Was sie getan haben, was mir nie gefallen hat, ist, dass sie, nachdem Kevin die Show verlassen hat, die Szene hinzugefügt haben, in der Johnny Ringo zu Beginn des Films auf den Priester schießt. Nun, Johnny Ringo hat nie einen Priester erschossen. Das ist niemals passiert. Ich fand es immer schwierig zu spielen und habe hart dagegen gekämpft, aber ich bin ein Niemand, wenn es um dieses Argument gegen Disney geht. Disney wollte gute und böse Jungs, und auf lange Sicht hatten sie wahrscheinlich Recht, weißt du?
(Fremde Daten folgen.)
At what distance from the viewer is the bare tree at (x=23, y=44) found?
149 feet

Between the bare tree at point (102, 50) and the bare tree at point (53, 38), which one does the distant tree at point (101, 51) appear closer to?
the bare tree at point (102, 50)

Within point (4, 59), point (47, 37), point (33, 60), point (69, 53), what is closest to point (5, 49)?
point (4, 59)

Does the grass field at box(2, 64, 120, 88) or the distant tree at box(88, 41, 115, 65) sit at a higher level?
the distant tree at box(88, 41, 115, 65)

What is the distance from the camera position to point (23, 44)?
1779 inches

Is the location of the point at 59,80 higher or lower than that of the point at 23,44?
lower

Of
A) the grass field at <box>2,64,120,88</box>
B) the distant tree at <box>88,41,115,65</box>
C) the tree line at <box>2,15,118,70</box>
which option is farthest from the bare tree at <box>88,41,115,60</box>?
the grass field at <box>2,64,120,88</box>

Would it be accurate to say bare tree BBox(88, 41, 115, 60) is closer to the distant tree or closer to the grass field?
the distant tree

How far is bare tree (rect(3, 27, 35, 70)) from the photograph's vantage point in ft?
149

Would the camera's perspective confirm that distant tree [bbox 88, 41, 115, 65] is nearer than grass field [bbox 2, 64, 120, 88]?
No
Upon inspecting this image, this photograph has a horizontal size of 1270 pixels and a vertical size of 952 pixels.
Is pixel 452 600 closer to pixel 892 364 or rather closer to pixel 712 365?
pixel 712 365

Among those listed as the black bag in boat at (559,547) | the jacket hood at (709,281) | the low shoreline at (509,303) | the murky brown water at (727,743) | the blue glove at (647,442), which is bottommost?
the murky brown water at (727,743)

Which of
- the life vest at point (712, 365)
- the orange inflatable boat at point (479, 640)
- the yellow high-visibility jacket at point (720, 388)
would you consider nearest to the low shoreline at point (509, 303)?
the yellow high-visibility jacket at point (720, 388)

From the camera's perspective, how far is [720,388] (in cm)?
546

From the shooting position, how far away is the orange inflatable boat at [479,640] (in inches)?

Ich denke, mehr Leute mögen wahrscheinlich gute Jungs und Bösewichte und jemanden, für den sie mitfiebern können, aber Johnny Ringo hat, soweit ich weiß, nie jemanden erschossen. Er hat nie auf jemanden geschossen. Er betrank sich und trat Wyatt Earp einmal auf der Straße gegenüber und sagte, er wolle gegen ihn kämpfen – und Earp wich zurück. Dieser ganze Teil von Kurt Russell, der im Grunde sagt: 'Nun, ich bin nicht bewaffnet.' Nun, das war (expletiv). Auch das ist nicht passiert. Das war, weil ich glaube, dass Disney nicht wollte, dass Kurt schwach aussah und nicht gegen ihn kämpfte, und so gab es im Grunde eine Zeit, in der Johnny Ringo auf die Straße kam und sagte: „(Expletive) du!“ zu Wyatt Earp. Und sagte: 'Willst du (expletive) kämpfen? Lass uns jetzt kämpfen.' Und Wyatt Earp sagte: „Nein, nein, nein. Du bist betrunken und ich will nicht kämpfen.“

Aber bei Kevin war es ein viel graueres Drehbuch. Es gab nicht so viele gute Jungs und böse Jungs. Es hat mich immer verletzt, dass ich eine Figur spielen musste, die auf einer wahren Lebensfigur basierte und als jemand dargestellt wurde, der einem Priester zwischen die Augen schießt. Denn das wäre so, als würde mich jemand in hundert Jahren spielen und entscheiden, ich sei ein Kinderschänder oder so, und es für die Geschichte niederschreiben. Das ist also wirklich passiert, als Kevin gegangen ist. Es war nicht mehr die wahre Geschichte dessen, was passiert ist, sondern ein Haufen guter und ein Haufen böser Jungs.